The Main Complaint on Coffee Beans – Is the Machine the Main Problem Though?
One of the most popular customer problems about grinders, specifically electric ones, is that they won’t grind “dark roast beans.” That being said, there are typically a few more variables at function than you would expect. So, if you like dark roasts, don’t get too excited yet though.
Many of these unhappy customers would note that they used a “dark roast” in reference. When a roast level is defined, though, it’s typically French roasts that cause problems. That’s because they’re really oily and, to be truthful, of poor quality. The quickest way to destroy a decent grinder is to use low-quality, oily beans.
Choose The Right Quality of Coffee Beans!
Furthermore, many consumers prefer store-bought coffee with undefined or absent roast date labels.
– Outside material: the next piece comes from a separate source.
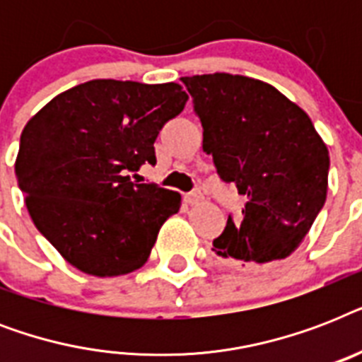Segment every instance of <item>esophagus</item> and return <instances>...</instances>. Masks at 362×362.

Besides that, a significant proportion of coffee sold in major supermarkets is labeled as dark roast, which helps roasters to sell cheaper beans without customers noticing because the roast covers the natural flavors. These are typically sticky and old, clogging the grinder once more.
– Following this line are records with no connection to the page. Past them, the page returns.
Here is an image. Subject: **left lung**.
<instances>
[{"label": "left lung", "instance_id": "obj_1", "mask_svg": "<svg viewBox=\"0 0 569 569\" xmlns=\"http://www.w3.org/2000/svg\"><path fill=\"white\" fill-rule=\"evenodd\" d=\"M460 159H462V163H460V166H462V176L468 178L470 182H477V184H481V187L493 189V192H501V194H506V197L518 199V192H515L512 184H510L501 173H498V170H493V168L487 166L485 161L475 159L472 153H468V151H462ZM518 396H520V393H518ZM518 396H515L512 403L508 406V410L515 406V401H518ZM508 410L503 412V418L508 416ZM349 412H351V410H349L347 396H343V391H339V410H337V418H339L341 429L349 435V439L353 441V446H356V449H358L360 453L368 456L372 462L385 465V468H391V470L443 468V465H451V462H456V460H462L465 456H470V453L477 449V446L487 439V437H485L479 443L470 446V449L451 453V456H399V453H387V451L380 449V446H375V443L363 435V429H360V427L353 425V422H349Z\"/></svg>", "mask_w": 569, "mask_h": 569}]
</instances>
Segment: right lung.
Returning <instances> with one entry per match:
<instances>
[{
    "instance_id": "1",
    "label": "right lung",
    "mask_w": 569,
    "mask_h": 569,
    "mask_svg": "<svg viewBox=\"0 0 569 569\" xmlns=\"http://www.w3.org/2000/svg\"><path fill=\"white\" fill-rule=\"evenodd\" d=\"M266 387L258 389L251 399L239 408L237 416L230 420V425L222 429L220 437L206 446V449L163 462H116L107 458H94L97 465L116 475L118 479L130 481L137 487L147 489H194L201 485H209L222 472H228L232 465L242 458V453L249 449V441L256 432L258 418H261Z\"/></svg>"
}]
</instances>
High-quality dark roasts will still have some oil on them, but just a few spots here and there should be visible. This much oil does not plug up your grinder, particularly if you wash it frequently.
So, what’s the solution?
Purchase high-quality beans! If you’re going to buy a grinder, make sure you get good beans. Anything else, you’ll either not find a change or the system will break down within a few months (or both). If you’re grinding beans at home, make sure they’re FRESH and from a quality supplier.
Am I Ready for These Machines?
The Bodum Coffee grinder Bistro series is ideal for beginning or relaxed home baristas on a budget. The Regular and Premium burr grinders are our favorites because they provide a decent grind without costing hundreds of dollars like many electric grinders.
They aren’t flawless, but they are long-lasting, quick to use, and reliable, which checks all of our boxes for someone who wants to specialize in home brewing without going all-in. Furthermore, the convenience of electric grinders is ideal for those who are too occupied to use a less expensive but less effective manual grinder.
These Grinders aren’t Perfect for Everyone And No Worries!
When compared to other versions, which may have up to 40 customizable options, an experienced home barista would probably find the grind selection to be disappointing. While the 12 grind settings the Bodum Coffee Grinders have are perfect for someone just getting their feet wet, they are unlikely to suffice for someone wanting to do some serious experimenting or who uses a range of brewing methods on a regular basis.
Furthermore, even more curious coffee drinkers prefer ceramic burr grinders over steel burr grinders since they do not oxidize over time. These devices aren’t for you if you’re someone who can last more than a few years without needing to change parts or upgrade.
Among all the Bodum Coffee Grinders the Premium Burr Grinder is unquestionably our preference. The updates make the price worthwhile, and it’s a great entry-level device if you’re not trying to spend a lot of money on something really high-end.
If you’re on a tight budget, the Regular Burr Grinder is a better choice than the Blade Grinder. It’ll just set you back around $15 more and give you a far more regular grind with less commitment. It’s much quieter and less messy.